Saturday, June 06, 2009

For poets of the woman gender: Poetic Justice

From the new venue:

Poetic Justice is an activist website devoted to organizing for gender justice throughout the English-language poetry world. Founded by U.S. poet Annie Finch and U.K. poet Jane Holland, this is a discussion forum where poets can consciousness-raise, share information, and organize actions.

Personally, I think that women-only venues are still justified. Even though there seems to be more women than men writing poems nowadays, and more women are winning editorships and other positions of influence, I'm not convinced that the world treats poems written by women as seriously as those written by men.

Sometimes (shock!) I even find myself in that position. For instance, reading a poem and liking it a lot and finding meanings in the words and all that stuff, then discovering it was written by a woman - which news somehow gives my understanding of the poem a slightly different nuance or colour. Occasionally making the poem work better for me, sometimes worse.

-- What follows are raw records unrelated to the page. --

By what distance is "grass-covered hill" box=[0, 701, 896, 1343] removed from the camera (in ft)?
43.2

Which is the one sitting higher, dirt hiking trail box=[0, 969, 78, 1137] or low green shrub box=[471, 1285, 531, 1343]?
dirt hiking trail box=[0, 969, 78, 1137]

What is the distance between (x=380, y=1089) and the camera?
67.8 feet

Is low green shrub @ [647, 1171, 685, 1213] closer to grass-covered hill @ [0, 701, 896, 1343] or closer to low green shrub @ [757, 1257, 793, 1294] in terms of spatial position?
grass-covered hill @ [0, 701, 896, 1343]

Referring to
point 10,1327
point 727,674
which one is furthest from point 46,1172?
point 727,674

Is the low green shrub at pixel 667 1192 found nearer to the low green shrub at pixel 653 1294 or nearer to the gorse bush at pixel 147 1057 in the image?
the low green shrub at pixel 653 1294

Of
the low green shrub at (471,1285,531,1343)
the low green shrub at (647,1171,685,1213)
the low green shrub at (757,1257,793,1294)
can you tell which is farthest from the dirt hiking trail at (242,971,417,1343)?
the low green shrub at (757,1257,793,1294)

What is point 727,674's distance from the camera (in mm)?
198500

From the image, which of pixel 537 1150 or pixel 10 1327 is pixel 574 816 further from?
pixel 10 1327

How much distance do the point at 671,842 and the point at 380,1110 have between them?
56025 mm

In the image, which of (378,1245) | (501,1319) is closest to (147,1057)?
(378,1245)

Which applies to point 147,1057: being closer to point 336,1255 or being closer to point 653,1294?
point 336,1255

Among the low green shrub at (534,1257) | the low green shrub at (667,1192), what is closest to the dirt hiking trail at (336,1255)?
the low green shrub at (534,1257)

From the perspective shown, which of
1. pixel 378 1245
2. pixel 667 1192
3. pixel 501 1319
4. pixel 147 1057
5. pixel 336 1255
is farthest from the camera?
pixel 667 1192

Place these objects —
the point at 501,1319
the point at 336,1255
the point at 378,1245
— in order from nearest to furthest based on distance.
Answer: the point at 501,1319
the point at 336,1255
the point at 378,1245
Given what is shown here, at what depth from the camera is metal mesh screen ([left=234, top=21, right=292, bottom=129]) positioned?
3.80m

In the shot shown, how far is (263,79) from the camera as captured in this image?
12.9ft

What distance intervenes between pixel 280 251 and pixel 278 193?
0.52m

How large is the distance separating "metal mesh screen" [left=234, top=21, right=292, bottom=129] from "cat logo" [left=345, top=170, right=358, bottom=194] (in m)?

I wish I didn't carry around in my head this baggage of outdated subconscious stereotypes and prejudices; I hope most of that baggage is cultural and I can educate myself to ignore it when it surfaces.

But still: Bad Rik!

1 comment:

  1. Rik, I'm conflicted on whether it's "bad" to be influenced by authorship. I have a naive, non-Derridean take on all this. I was brought up on old-fashioned New Criticism - the ideal of the anonymous, backgroundless poem judged on its "own" merits - and the habit dies hard. It's a relic from the days when a reasonable amount of shared cultural baggage was assumed by the chaps who read poems. Public school, presumably, and most of them chaps. (Remember Leigh Fermor swapping Horace with his German captive under the stars?) But poems are not products of a raw intelligence acting in isolation from society. Humans are social beings, eager for gossip, much though we like to screen out our Hello! mentality in the guise of being intellectual. Added to which is the important role of poet as witness. How would we feel if we discovered Sharon Olds were really a bloke living in Arkansas, and Wilfred Owen spent the War pruning his roses? Should this matter?

    BTW, the forum you mention has gone quiet after a lot of aggressively enthusiastic activity by someone called Tom (possibly a man).